携帯に出てしまったのは、完璧寝ぼけていたからだ。
『お~は~よ~!俊。お前、大学に来てないだろ?そうだろ?』
広也の陽気な声に、低く唸る。
『朝からうるさい。今日は行かねぇ』
『おいおい。もう昼だ。それに俺にその態度はちょっとないんじゃないですか?榊田サン』
広也の声が低くなる。
『昨日、俺がいなかったら、どんな事態になってたか。お前は愛らしい小春ちゃんを捨て、グラマー美女に乗り換えた最低男呼ばわりされてたぞ』
『そんな長い称号、誰も呼ばねぇよ』
もう切ろうと思ったところで、
『今すぐ来い。小春ちゃんが大変なことになってる。

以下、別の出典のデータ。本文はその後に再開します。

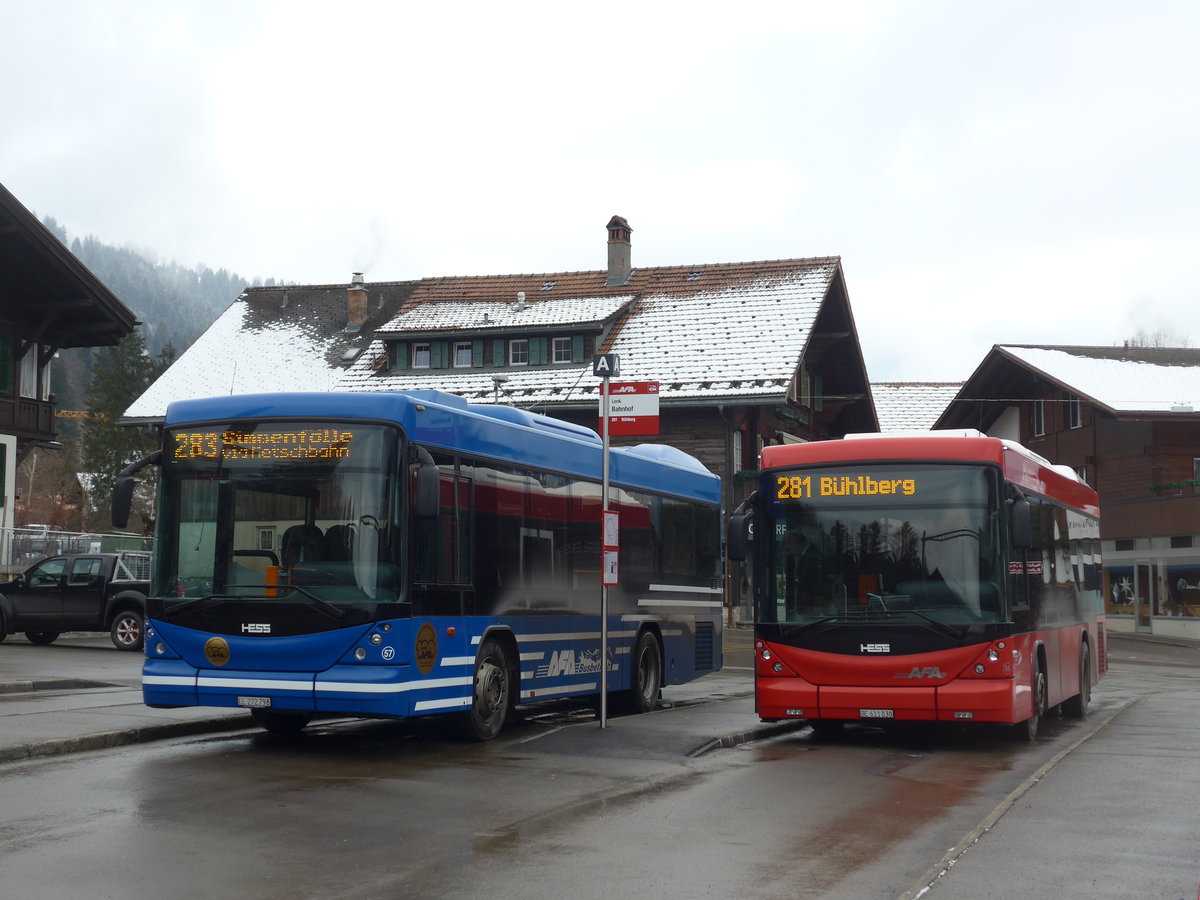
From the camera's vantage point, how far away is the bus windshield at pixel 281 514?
12.1 metres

小春ちゃんを見捨てるなら来なくて良いけど』
それだけ言うと、尋ねる暇もなく電話は切られた。
だが、掛けなおすことはせず条件反射的にベッドから飛び起きた。
慌てて身支度を整え、大学に向かう。
電車の中で、三階の学食にいる、というメールが送られてきた。
電車を降り、一目散に駆け出す。
昨日のことで、何かあったのかもしれない。
ああいう噂は広まるのが早い。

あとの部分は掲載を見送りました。